Forex stops.

obviously there is ony one answer: exactly 55 pips, that´s what i use for my eurusd system.
 
55 Pips is only good on Tuesdays, after the morning session.

It can work well on other days though, provided you say please and thank you to your broker
 
Where's the best stop for forex euro/usd 20, 30, or 40 pips?
there is no 'best stop' and a good stop for you will not be a good one for another, for example. It depends of your way of trading and you have to figure out yourself what is the best stop for you ^^
Concerning myself, I use 5 pips stops (with spread).
 
The best place to place a stop is at the level where, if the market hits, it means the trade was wrong.

(y)

IMHO, the valid stop level is not fixed, but depend on the pattern of price behaviour, unless you give a bigger tolerance for your stop-loss, i.e. more than the amount needed to testify the validity of your forecast price movement.

Of course, different trader may look at the price and trade it differently, and still suit his /her trading strategy.
 
As it happens . Great stops "happen" with great Starts <titter> :)

Where's the best stop for forex euro/usd 20, 30, or 40 pips?

Wheres the best Start for forex or any market ? If one could see the start point then one could monitor the continuation points, and be aware of ones stop point.

By stop point I mean the point that the trade is stopped whether it results in net gain or monetary loss at that point, is a by-product of executing an effective trading approach.

So start and stop points will be governed by the approach used.

Now on top o that one should ? employ a meltdown stop, not to be confused with Start Stop point.....

Yah ,so before we are thinkings ofs the stoppings ofs the trades why are we starting??


"One needs to know sunrise before one can determine sunset"
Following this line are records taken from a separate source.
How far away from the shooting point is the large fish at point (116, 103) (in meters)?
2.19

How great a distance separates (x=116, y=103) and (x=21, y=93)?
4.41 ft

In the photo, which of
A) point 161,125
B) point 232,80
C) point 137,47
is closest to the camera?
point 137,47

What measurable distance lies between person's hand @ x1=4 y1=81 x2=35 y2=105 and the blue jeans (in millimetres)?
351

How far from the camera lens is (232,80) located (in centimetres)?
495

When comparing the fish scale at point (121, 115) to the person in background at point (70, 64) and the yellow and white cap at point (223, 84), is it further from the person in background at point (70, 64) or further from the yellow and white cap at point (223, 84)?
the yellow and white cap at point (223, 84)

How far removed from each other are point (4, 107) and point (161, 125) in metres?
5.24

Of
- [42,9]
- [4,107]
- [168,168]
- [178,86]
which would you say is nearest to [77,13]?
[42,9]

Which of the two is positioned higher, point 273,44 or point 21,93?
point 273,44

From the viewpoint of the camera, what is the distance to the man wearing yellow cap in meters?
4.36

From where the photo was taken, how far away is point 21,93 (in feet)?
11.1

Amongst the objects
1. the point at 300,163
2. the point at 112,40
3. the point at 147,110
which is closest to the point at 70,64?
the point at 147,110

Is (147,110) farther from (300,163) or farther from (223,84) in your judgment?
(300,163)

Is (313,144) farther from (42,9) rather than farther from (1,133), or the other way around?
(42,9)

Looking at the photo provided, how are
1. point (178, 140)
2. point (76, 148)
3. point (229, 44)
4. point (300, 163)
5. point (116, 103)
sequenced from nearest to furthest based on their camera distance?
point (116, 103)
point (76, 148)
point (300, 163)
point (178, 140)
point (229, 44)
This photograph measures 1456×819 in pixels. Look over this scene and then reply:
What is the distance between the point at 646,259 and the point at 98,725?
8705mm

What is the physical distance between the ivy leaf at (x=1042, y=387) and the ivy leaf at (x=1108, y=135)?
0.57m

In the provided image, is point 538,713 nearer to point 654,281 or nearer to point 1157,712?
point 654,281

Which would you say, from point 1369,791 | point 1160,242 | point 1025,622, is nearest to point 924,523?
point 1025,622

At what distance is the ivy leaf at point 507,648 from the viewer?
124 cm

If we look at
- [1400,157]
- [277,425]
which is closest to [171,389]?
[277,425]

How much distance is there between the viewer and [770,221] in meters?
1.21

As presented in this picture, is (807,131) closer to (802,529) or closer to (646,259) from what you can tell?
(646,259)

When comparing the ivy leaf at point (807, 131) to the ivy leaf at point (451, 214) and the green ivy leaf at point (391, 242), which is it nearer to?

(else one still in complete darkness) "and now when I open the fridge door, i am the one who is filled with light! " :LOL:
 
IMHO, the valid stop level is not fixed, but depend on the pattern of price behaviour, unless you give a bigger tolerance for your stop-loss, i.e. more than the amount needed to testify the validity of your forecast price movement.

Exactly. I tend to trade 61.8 fib retracements which follow bounces/falls from what I determine to be "swing points". I put my stop a little past the 100% retracement (enough to avoid stop running & so on).

Basically if I'm right, and I have found a swing point, price should not exceed the 100% retracement, and if it does - well then I was wrong :LOL: and that's the time to exit the position.

Because fibs are drawn relative to price movement this means I tend to have stops anywhere between 30-120 pips even though I'm following the same strategy from trade to trade.